**EXTRACT TO READ**
★ ★ ★ ★ ★

Initializing a Greenplum Database System
This chapter describes how to initialize a Greenplum Database database system. The instructions in this chapter assume you have already installed the Greenplum Database software on all of the hosts in the system according to the instructions in Configuring Your Systems and Installing Greenplum.
This chapter contains the following topics:
Overview
Because Greenplum Database is distributed, the process for initializing a Greenplum Database management system (DBMS) involves initializing several individual PostgreSQL database instances (called segment instances in Greenplum).
Each database instance (the master and all segments) must be initialized across all of the hosts in the system in such a way that they can all work together as a unified DBMS. Greenplum provides its own version of initdb called gpinitsystem, which takes care of initializing the database on the master and on each segment instance, and starting each instance in the correct order.
After the Greenplum Database database system has been initialized and started, you can then create and manage databases as you would in a regular PostgreSQL DBMS by connecting to the Greenplum master.
Initializing Greenplum Database
These are the high-level tasks for initializing Greenplum Database:
- Make sure you have completed all of the installation tasks described in Configuring Your Systems and Installing Greenplum.
- Create a host file that contains the host addresses of your segments. See Creating the Initialization Host File.
- Create your Greenplum Database system configuration file. See Creating the Greenplum Database Configuration File.
- By default, Greenplum Database will be initialized using the locale of the master host system. Make sure this is the correct locale you want to use, as some locale options cannot be changed after initialization. See Configuring Localization Settings for more information.
- Run the Greenplum Database initialization utility on the master host. See Running the Initialization Utility.
Creating the Initialization Host File
The gpinitsystem utility requires a host file that contains the list of addresses for each segment host. The initialization utility determines the number of segment instances per host by the number host addresses listed per host times the number of data directory locations specified in the gpinitsystem_config file.
This file should only contain segment host addresses (not the master or standby master). For segment machines with more than one network interface, this file should list the host address names for each interface — one per line.
To create the initialization host file
- Log in as
gpadmin.
$ su - gpadmin
- Create a file named hostfile_gpinitsystem. In this
file add the host address name(s) of your segment host interfaces, one name per
line, no extra lines or spaces. For example, if you have four segment hosts with two
network interfaces
each:
sdw1-1 sdw1-2 sdw2-1 sdw2-2 sdw3-1 sdw3-2 sdw4-1 sdw4-2
- Save and close the file.
Creating the Greenplum Database Configuration File
Your Greenplum Database configuration file tells the gpinitsystem utility how you want to configure your Greenplum Database system. An example configuration file can be found in $GPHOME/docs/cli_help/gpconfigs/gpinitsystem_config.
To create a gpinitsystem_config file
- Log in as
gpadmin.
$ su - gpadmin
- Make a copy of the gpinitsystem_config file to use as
a starting point. For
example:
$ cp $GPHOME/docs/cli_help/gpconfigs/gpinitsystem_config /home/gpadmin/gpconfigs/gpinitsystem_config
- Open the file you just copied in a text editor.

★ ★ ★ ★ ★

**DATA SHOWN**
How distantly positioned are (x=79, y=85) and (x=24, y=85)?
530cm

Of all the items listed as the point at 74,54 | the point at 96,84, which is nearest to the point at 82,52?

★ ★ ★ ★ ★

**WORK REQUIRED**
Please resume the Greenplum initialization guide above, starting right after its last step, which opens the copied configuration file in a text editor.

**RESULT FOR THIS TASK**
Set all of the required parameters according to your environment. See gpinitsystem for more information. A Greenplum Database system must contain a master instance and at least two segment instances (even if setting up a single node system).
The DATA_DIRECTORY parameter is what determines how many segments per host will be created. If your segment hosts have multiple network interfaces, and you used their interface address names in your host file, the number of segments will be evenly spread over the number of available interfaces.
Here is an example of the required parameters in the gpinitsystem_config file:
ARRAY_NAME="EMC Greenplum DW" SEG_PREFIX=gpseg PORT_BASE=40000 declare -a DATA_DIRECTORY=(/data1/primary /data1/primary /data1/primary /data2/primary /data2/primary /data2/primary) MASTER_HOSTNAME=mdw MASTER_DIRECTORY=/data/master MASTER_PORT=5432 TRUSTED SHELL=ssh CHECK_POINT_SEGMENT=8 ENCODING=UNICODE
- (Optional) If you want to deploy mirror segments, uncomment and set
the mirroring parameters according to your environment. Here is an example of the
optional mirror parameters in the gpinitsystem_config
file:
MIRROR_PORT_BASE=50000 REPLICATION_PORT_BASE=41000 MIRROR_REPLICATION_PORT_BASE=51000 declare -a MIRROR_DATA_DIRECTORY=(/data1/mirror /data1/mirror /data1/mirror /data2/mirror /data2/mirror /data2/mirror)
Note: You can initialize your Greenplum system with primary segments only and deploy mirrors later using the gpaddmirrors utility. - Save and close the file.
Running the Initialization Utility
The gpinitsystem utility will create a Greenplum Database system using the values defined in the configuration file.
To run the initialization utility
- Run the following command referencing the path and file name of your
initialization configuration file (gpinitsystem_config) and host file
(hostfile_gpinitsystem). For
example:
$ cd ~ $ gpinitsystem -c gpconfigs/gpinitsystem_config -h gpconfigs/hostfile_gpinitsystem
For a fully redundant system (with a standby master and a spread mirror configuration) include the -s and -S options. For example:
$ gpinitsystem -c gpconfigs/gpinitsystem_config -h gpconfigs/hostfile_gpinitsystem -s standby_master_hostname -S
- The utility will verify your setup information and make sure it can
connect to each host and access the data directories specified in your configuration.
If all of the pre-checks are successful, the utility will prompt you to confirm your
configuration. For
example:
=> Continue with Greenplum creation? Yy/Nn
- Press y to start the initialization.
- The utility will then begin setup and initialization of the master instance and each segment instance in the system. Each segment instance is set up in parallel. Depending on the number of segments, this process can take a while.
- At the end of a successful setup, the utility will start your
Greenplum Database system. You should
see:
=> Greenplum Database instance successfully created.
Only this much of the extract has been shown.